Objective: As the most common cause of cancer mortality throughout the world, lung cancer has drawn people’s attention on how to reduce the risk with chemopreventive ways. Many epidemiological studies have shown inconsistent effects of statins on lung cancer, but some observational studies have showed that statins had protective effect on lung cancer among elderly people. So we preformed this meta-analysis to find whether statins were chemopreventive.

Methods: We searched MEDLINE, EMBASE and Web of Science databases from inception to September, 2013. A total of 23 studies were selected, including 15 observational studies and 8 randomized controlled trials (RCTs). Both fixed and random-effects models were used to calculate pooled estimates in primary and sensitivity analyses. We used Q and I2 statistics to assess statistical heterogeneity, and evaluated publication bias by Begg’s test and Egger’s test.

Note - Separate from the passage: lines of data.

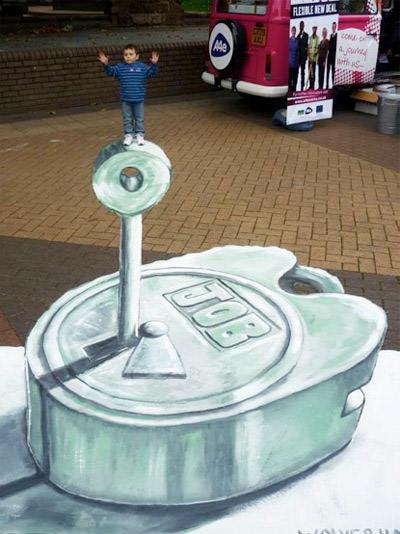 A4e Road Trip 3d art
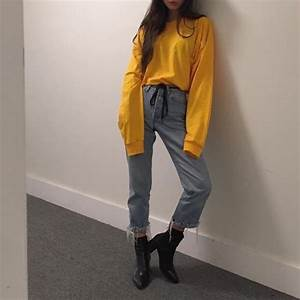 Korean aesthetic fashion | Tumblr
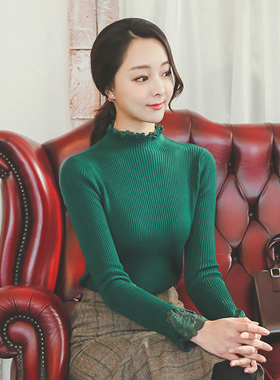 蕾丝领和袖口半极性针织衫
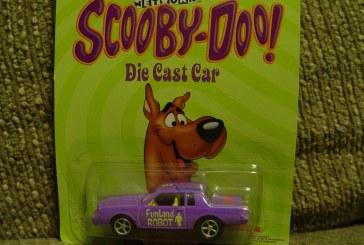 Racing Champions Cartoon Theme Diecast Buick Regal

Results: No association between statins and lung cancer risk was identified either in the meta-analysis among RCTs [relative risk (RR): 0.95, 95% confidence interval (95% CI): 0.85-1.06] or observational studies (RR: 0.89, 95% CI: 0.77-1.04). We also selected 6 observational studies that all researched on elderly people. The result of meta-analysis showed that there was still no protective effect between statins and lung cancer among elderly people (RR: 1.03, 95% CI: 0.96-1.11).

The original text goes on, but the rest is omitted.